When I moved to the United Kingdom 20 years ago, with qualifications coming out of my ears as a top lawyer, the plans I had fell through and I ended up without the job prospects I had lined up. For months I was then met with “You’re over-qualified.”

There were a few options I had then, drag my family back to Jamaica, give up and seek social welfare benefits or create a job of my own. Any ideas which one I chose?

By 2003, I was speaking at the United Nations, Geneva at the IGOC as CEO & Founder of City Refuge International, a Charity dedicated to the support of Refugees, Asylum Seekers and disadvantaged British Citizens.

What are you being told you cannot do today? Which self-limiting thoughts are you grappling with? Which childhood voice is still resonating louder than your dreams in your head? Stop!
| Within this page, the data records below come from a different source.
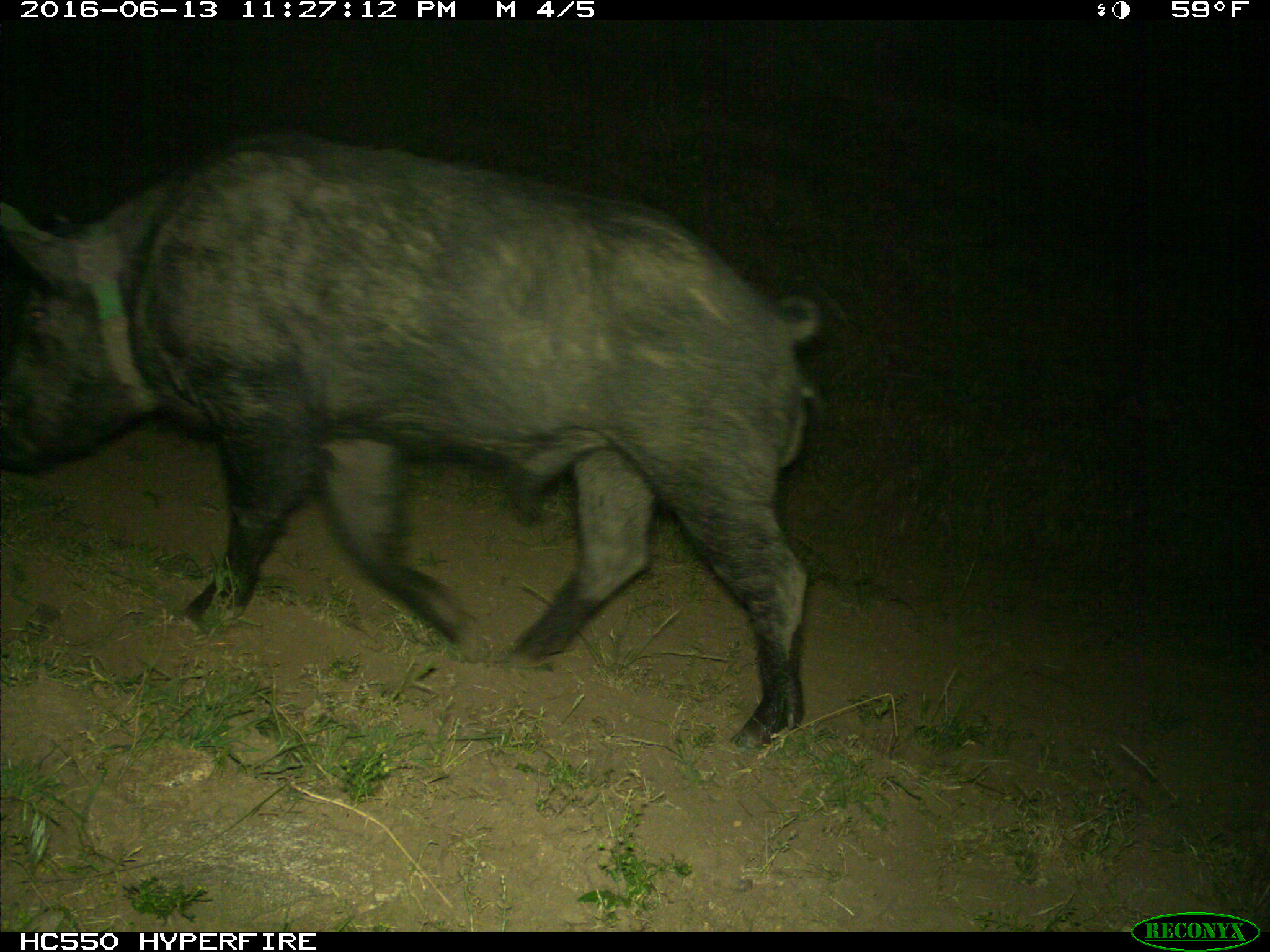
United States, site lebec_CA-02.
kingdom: Animalia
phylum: Chordata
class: Mammalia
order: Artiodactyla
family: Suidae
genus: Sus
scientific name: Sus scrofa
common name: wild boar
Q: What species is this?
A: Sus scrofa (wild boar).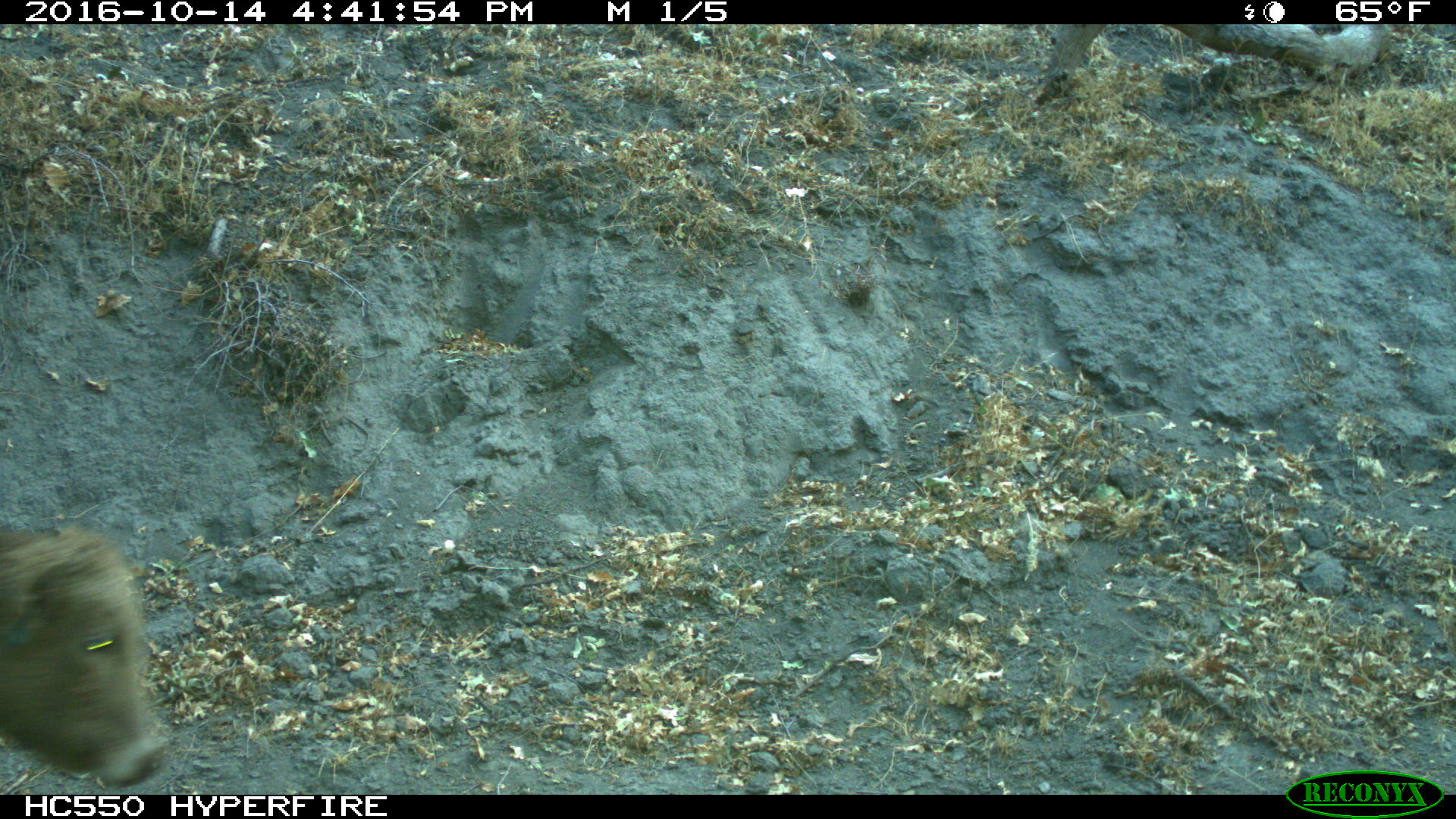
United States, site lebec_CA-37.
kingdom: Animalia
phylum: Chordata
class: Mammalia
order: Artiodactyla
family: Bovidae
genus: Bos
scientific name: Bos taurus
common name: domestic cow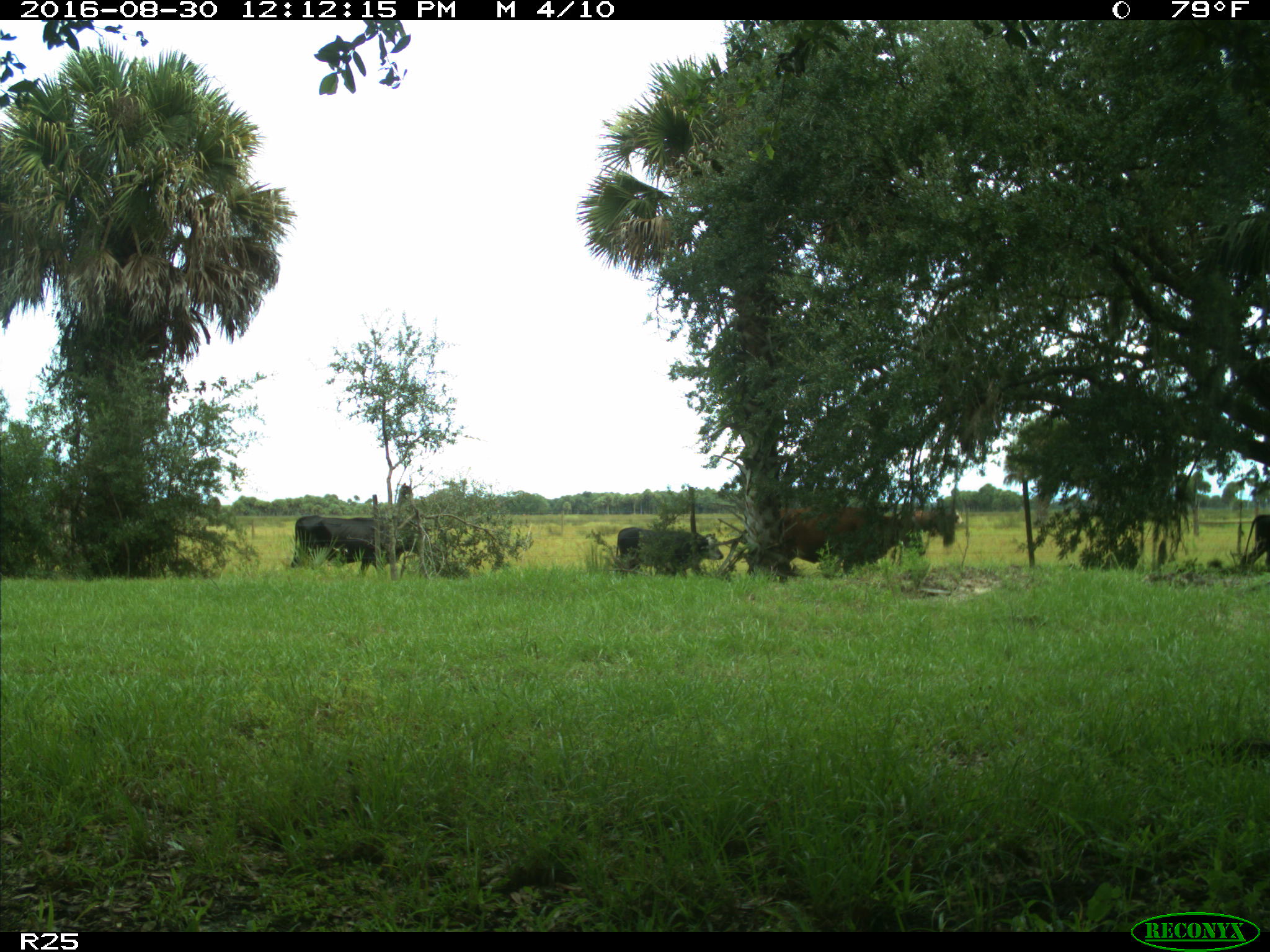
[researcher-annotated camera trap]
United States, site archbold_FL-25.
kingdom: Animalia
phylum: Chordata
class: Mammalia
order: Artiodactyla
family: Bovidae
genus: Bos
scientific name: Bos taurus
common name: domestic cow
Bos taurus (domestic cow).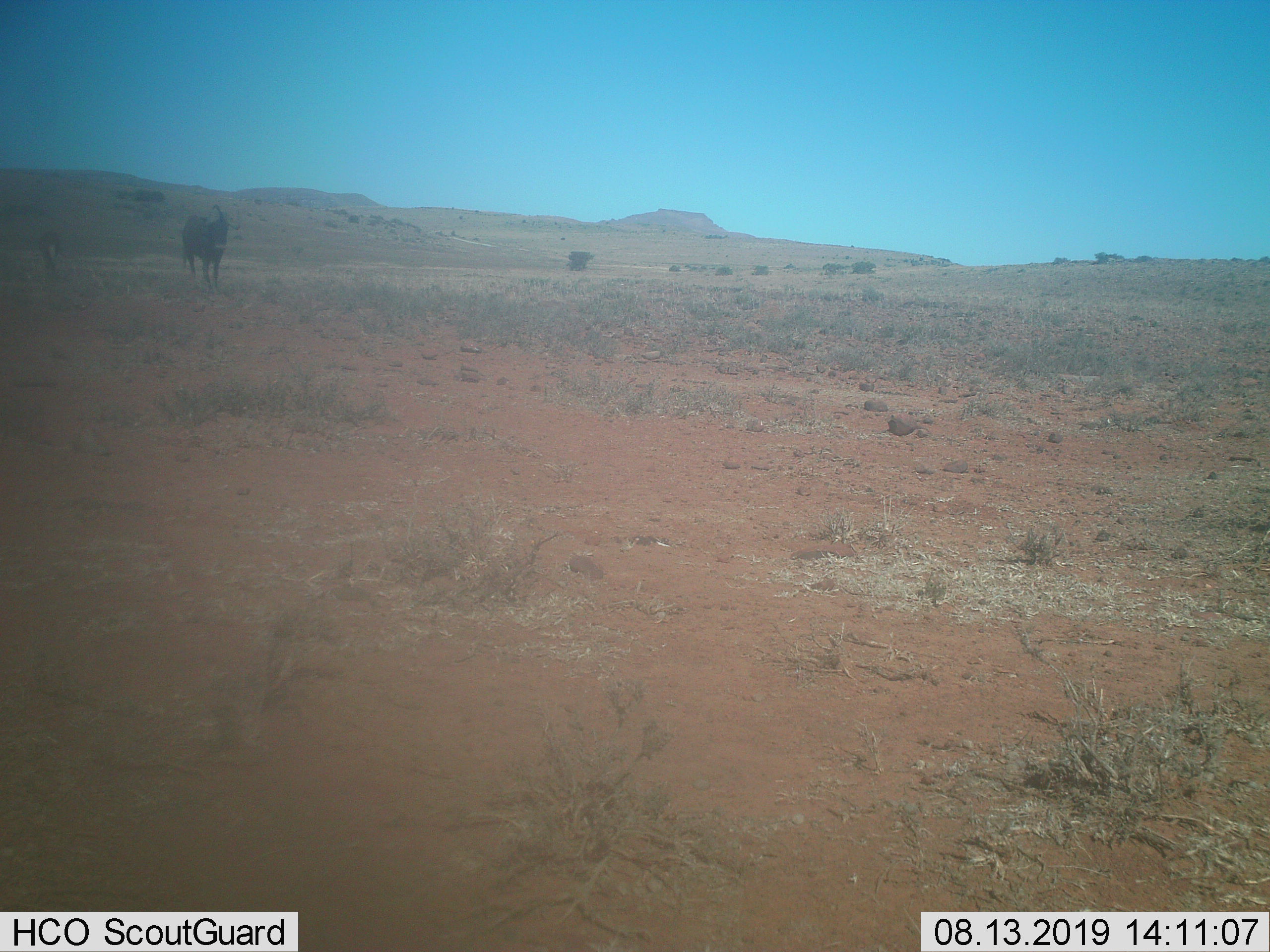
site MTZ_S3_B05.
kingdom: Animalia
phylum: Chordata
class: Mammalia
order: Artiodactyla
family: Bovidae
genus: Connochaetes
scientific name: Connochaetes gnou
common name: black wildebeest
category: wildebeestblack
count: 2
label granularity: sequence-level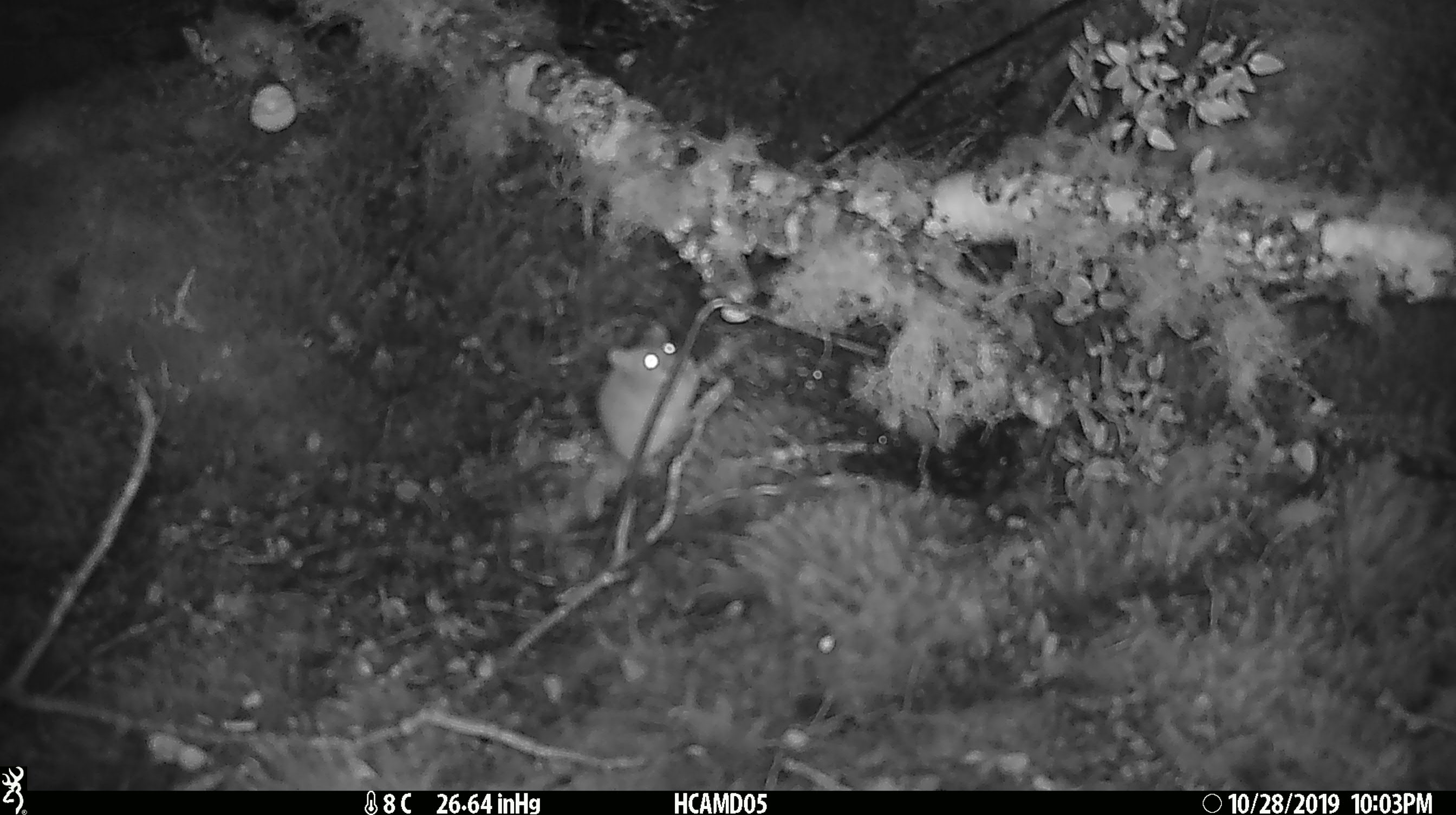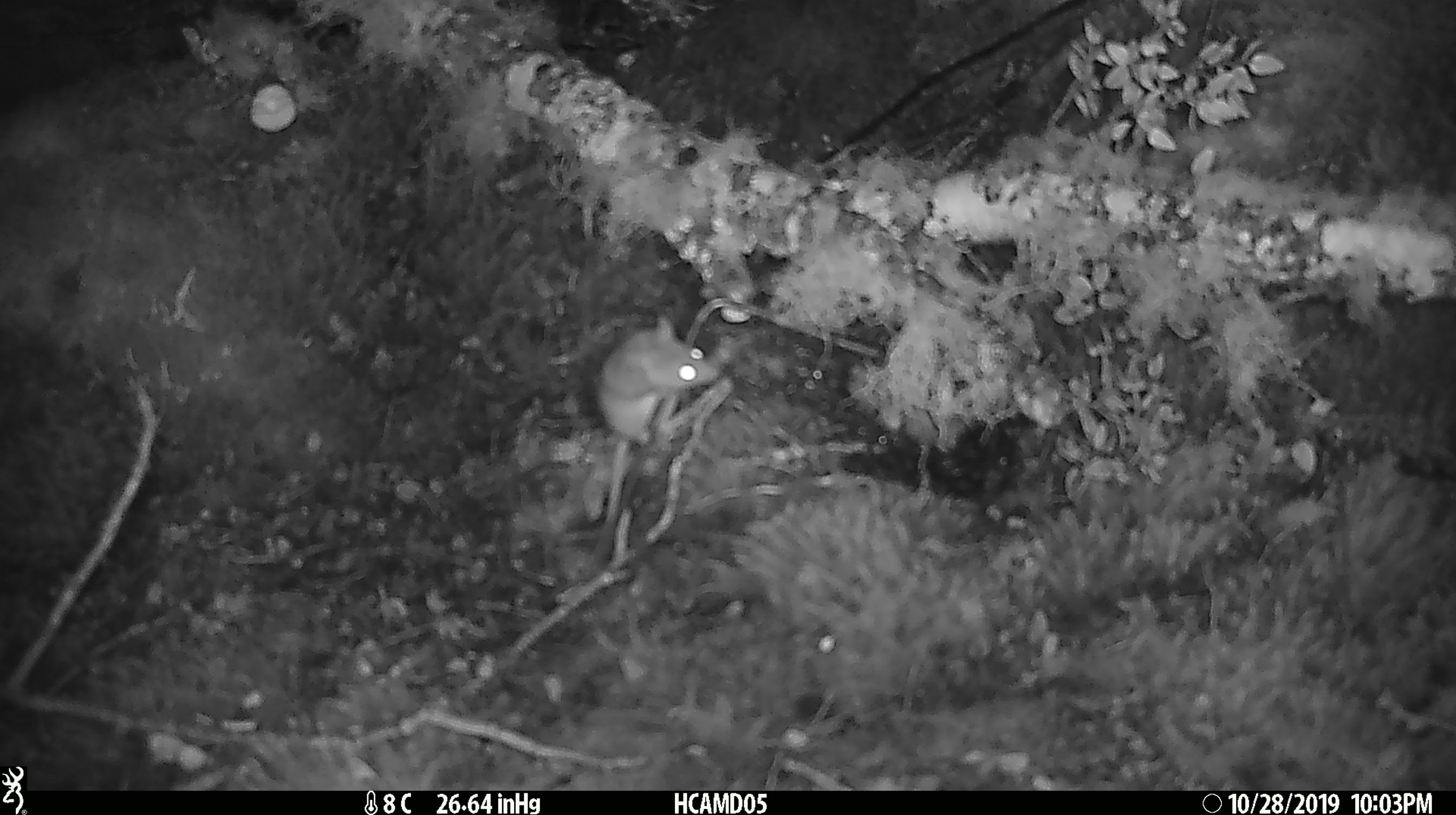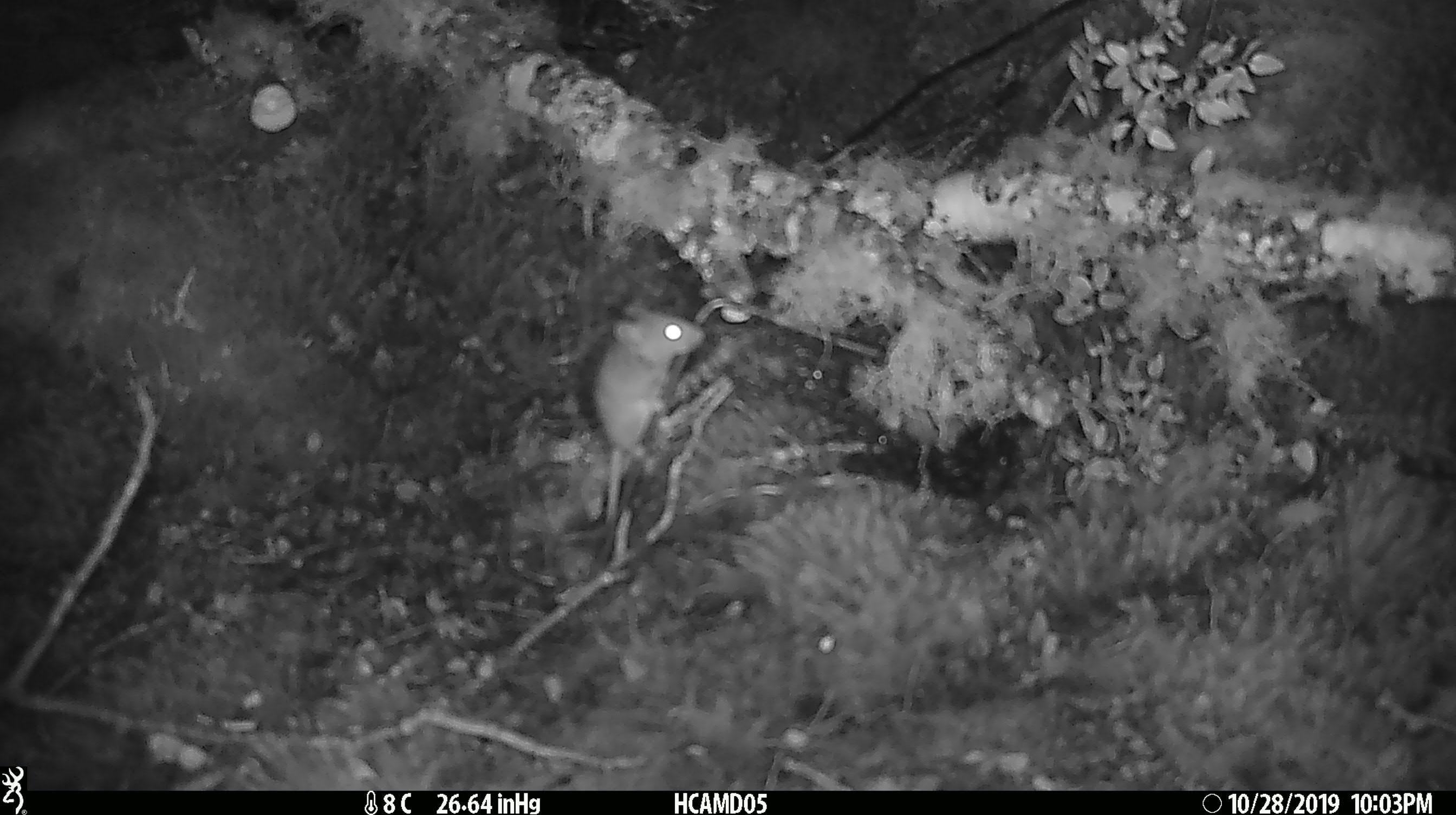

Take hold of negative thinking.

The battle is won and lost in the first 5 minutes you open your eyes in the morning. Those few minutes when you adjust your eyes and gather your consciousness. Stop…what do you allow to creep in? Is it yesterdays failures? Something horrible someone said? Is it the bad news you heard or the seemingly insurmountable hurdles the day promises?

If those are the thoughts you allow in and meditate on, you might as well have a duvet day! At least you would’ve had some rest. And sure enough you would have prevented yourself from doing things to make it worse.

So how about capturing every negative thought that tries to jump the queue when you wake up and replacing it with Thanksgiving? What do I mean? Yes I mean that whatever you might be going through at any given time, there is always something to be thankful for.

It’s about perspective. It’s about looking up and out at the beautiful sunset instead of down at the litter on the streets. It’s about recognising the buds of promise on the trees instead of the almost bare dry branches. It’s about focusing on the beautiful children we have and not the stretch marks they left us. And it’s about being thankful we can see, smell, hear, taste and touch instead of moaning about the mess and racket the kids are making while you try to work, home school and maintain a household on lockdown…..something the dead do not have the worry about!